Psychodynamic therapy contrasts with the above choices, where the therapeutic relationship is central for positive outcome. Processes of transference and counter-transference demonstrate Rose’s patterns of relationships from her past, so the therapist needs to be aware of the latter and manage it appropriately to avoid re-enacting Rose’s dysfunctional relations. Kahn (1997) suggested that therapeutic alliance is the vehicle for change in psychodynamic therapy; as such, intervention would attempt to use Rose’s current insight, capacity to relate to others and therapist, and strong sense of self to allow her to move from a paranoid-schizoid to a balanced-depressive position (REF here). However, at present Rose’s avoidance style when faced with emotional distress and current family dynamics, could predict her unsuitable for the exploration of these dynamics (Hinshelwood, 1991). Furthermore, using a longer-term and interpretative approach could render Rose to accept herself as weak and dependent on others, including the therapist, rather than promoting self-sufficiency.
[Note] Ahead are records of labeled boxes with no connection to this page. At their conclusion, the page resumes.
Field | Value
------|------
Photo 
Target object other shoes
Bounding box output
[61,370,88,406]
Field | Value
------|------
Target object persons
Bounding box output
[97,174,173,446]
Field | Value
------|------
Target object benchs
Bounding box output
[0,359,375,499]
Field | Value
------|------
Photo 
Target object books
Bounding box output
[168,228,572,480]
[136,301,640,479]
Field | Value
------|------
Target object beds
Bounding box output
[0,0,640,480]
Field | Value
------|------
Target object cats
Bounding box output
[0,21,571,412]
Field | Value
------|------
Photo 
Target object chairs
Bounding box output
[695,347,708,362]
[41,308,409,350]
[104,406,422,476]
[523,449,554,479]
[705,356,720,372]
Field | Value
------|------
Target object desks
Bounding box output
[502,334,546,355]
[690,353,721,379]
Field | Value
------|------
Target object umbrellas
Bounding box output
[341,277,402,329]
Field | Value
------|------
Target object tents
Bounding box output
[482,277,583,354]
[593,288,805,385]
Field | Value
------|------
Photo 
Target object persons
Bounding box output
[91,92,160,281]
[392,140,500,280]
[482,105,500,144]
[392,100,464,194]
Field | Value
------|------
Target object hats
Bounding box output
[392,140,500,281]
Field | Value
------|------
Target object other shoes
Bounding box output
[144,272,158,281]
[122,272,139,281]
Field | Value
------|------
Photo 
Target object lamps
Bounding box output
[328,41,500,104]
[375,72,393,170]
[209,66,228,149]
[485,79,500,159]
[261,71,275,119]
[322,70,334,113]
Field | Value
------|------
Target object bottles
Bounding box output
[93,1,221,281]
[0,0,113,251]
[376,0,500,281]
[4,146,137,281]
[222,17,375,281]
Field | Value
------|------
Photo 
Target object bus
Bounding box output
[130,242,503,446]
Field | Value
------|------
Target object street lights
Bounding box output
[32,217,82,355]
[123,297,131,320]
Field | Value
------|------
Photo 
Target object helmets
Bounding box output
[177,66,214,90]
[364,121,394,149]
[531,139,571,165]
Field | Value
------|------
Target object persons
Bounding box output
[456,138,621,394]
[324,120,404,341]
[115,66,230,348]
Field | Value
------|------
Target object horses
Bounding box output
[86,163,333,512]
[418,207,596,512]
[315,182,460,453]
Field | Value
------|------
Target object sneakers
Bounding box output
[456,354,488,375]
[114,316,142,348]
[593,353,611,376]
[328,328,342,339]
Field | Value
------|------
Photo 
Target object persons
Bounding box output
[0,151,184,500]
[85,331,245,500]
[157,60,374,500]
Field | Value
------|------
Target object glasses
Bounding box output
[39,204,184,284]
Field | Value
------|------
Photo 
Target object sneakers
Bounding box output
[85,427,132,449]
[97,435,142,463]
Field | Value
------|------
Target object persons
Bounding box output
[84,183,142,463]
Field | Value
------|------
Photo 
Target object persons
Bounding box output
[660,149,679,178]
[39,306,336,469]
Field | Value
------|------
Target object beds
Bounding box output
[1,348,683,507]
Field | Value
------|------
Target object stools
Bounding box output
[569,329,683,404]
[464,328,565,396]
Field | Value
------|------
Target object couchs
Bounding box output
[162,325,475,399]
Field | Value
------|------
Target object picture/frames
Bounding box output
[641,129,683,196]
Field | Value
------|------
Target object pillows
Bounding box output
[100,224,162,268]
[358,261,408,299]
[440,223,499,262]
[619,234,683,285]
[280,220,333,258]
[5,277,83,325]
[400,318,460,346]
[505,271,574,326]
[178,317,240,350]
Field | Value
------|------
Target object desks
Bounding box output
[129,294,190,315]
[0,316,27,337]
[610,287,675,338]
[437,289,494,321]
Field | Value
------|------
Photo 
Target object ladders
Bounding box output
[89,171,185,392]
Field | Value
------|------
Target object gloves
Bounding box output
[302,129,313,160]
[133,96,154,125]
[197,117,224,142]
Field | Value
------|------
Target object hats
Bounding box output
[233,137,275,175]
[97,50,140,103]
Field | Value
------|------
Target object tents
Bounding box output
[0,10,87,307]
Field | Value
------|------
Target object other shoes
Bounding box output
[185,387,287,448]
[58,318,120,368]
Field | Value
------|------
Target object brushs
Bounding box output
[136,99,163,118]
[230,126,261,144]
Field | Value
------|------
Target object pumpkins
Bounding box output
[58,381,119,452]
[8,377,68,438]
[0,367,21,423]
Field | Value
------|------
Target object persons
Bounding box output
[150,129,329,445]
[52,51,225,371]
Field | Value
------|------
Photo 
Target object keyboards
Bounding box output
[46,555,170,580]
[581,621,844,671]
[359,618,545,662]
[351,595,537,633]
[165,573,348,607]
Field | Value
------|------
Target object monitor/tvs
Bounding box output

Based on the information provided previously for each model and current evidence available, on Rose’s situation as an inpatient, her current presentation and problems, on current Department of Health NICE guidelines for addressing anxiety and depression, it would be recommended that a brief therapy would address her current distress, such as by using metacognitive therapy with behavioural components (e.g realistic goal-setting, behavioural activation techniques), whilst bearing in mind transference and counter-transference processes without the need to address these in therapy.